* _Challenge_:
Write the next part of the opinion piece about Sata's closeness to Mugabe, starting after its final sentence.

* _Page_:
============
We are cabinet ministers. We too do not understand the Sata-Mugabe esprit de corps.

It does not sit well with some of us. But we are afraid to persuade him. He is as obdurate as capricious and as volatile as condescending. He’s still the pugilistic King Cobra. No one messes with him. You do so at your own peril. Therefore we offer a quiet approach. He alone knows why he palls with Mugabe.

And we are the intelligentsia. Some of us know why, but choose to turn a blind eye. We don’t care whether our country becomes as ruined as Zimbabwe. We operate above the political fray. You see what I mean. We can live with it. After all that’s what black Africa is all about—ruins; ruined by individuals drunk with power—Mobutu, Abacha, Amin, Taylor, Bokassa, and Robert Gabriel Mugabe.

Over the years we have watched Mugabe plunge the country that in 1980 seemed posed for great success, into the Dark Ages. The Zimbabwe dollar once rated among the highest-valued currency units in the world has been degraded to a shameful $100 trillion banknote—totally worthless.

Plagued with suspensions and a wide range of sanctions imposed by the U.S. and the European Union, Zimbabwe’s hyperinflation has led to acute shortages of fuel and commodities. Whatever reasons are forwarded for the collapse of Africa’s breadbasket, Mugabe’s totalitarian grip to power has a lot to do with it.

Today, the West and some of his own countrymen label Mugabe as a ruthless autocratic ruler—a tyrant. He stands charged with numerous human rights abuses and running the economy of his country into the ground. Would Sata find himself in a similar situation? Would Zambia become another sinking titanic? Yes, if Sata walks in the footsteps of his idol.

Sata has shown open admiration for a man many say ranks among the worst dictators; a man once described by Mwanawasa as a “regional embarrassment.” Why is Sata cozying up to Mugabe in a Chavez-Castro style?

Reason: The ongoing “Sekuru-Muzukuru” relationship seems to be deepening by the day because Sata sees Mugabe, in a certain respect, a role model for his long standing hegemonic dreams. The two are working in tandem on a number of obverses, providing each other with critical political support.

Sata admires Mugabe’s feat for staying power, and for weathering Western opprobrium. It is possible that Sata himself has the intention of ruling Zambia for a long time. On the other hand, Mugabe, isolated from the world stage, seems to be enjoying the stagecraft of showing the world he is not as sequestered as is perceived.

He has found in Sata a protégé he can use to throw sling shots at his opponents like George W. Bush, and Morgan Tsvangirai whom Sata called a Western puppet “financed to cause trouble in Zimbabwe,” or as a ZANU-PF megaphone, chanting slogans like “Pamberi ne Jongwe” (Forward with the cock) as witnessed during his last visit to Zimbabwe.
============
* _Collected data_:
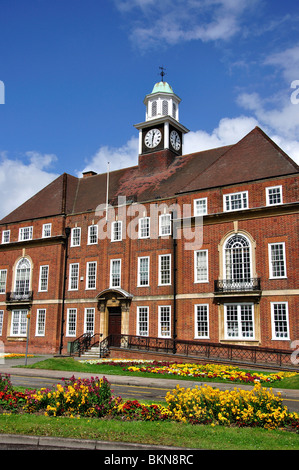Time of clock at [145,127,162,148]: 12:30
============
* _Task output_:
Here is perhaps the most important reason for the fatal patriotic camaraderie; Sata is drawn to Mugabe because of the policies of the dominant Zimbabwe African National Union – Patriotic Front (ZANU-PF). As many have recently learned from PF Secretary General Wynter Kabimba, the Patriotic Front (PF) party was modeled on the policies similar to those of ZANU-PF.

We all know that ZANU-PF was founded in 1963 to cater mainly to the Shona ethnic group. Since 1980, when Mugabe became Zimbabwe’s Prime Minister, the Shona, who comprise 70 percent of the population, have taken up key leadership positions and appear geared to forever rule the country. Sata has been vicariously learning from them even before he created his own political party.

Back in the 1970s, Sata was a very active member of the United Progressive Party (UPP).  Launched in August 1971 by Simon Kapwepwe, the party had a strong Bemba base similar to that of the Shona-ZANU-PF in Zimbabwe. Although Sata held no official position in the UPP, he was all the same an important player.

In his book “Rethinking African Politics: A History of Opposition in Zambia,” Miles Larmer of Sheffield University, UK, narrates how as a member of UPP, Sata in 1971, visited the South African Embassy in London. The story reads in part:

“Mr. Sata is a Zambian of the Bemba tribe and apparently Mr. Kapwepwe’s “representative” in London. He evidently came to London a year ago to prepare for the anti-Kaunda campaign now being launched. He stated that the purpose of his visit was to obtain from us the name of a reliable printer who could be trusted to print their material without there being any danger of it leaking out to pro-Kaunda elements…we could of course not assist him in any manner bearing in mind the nature of his activities in London…”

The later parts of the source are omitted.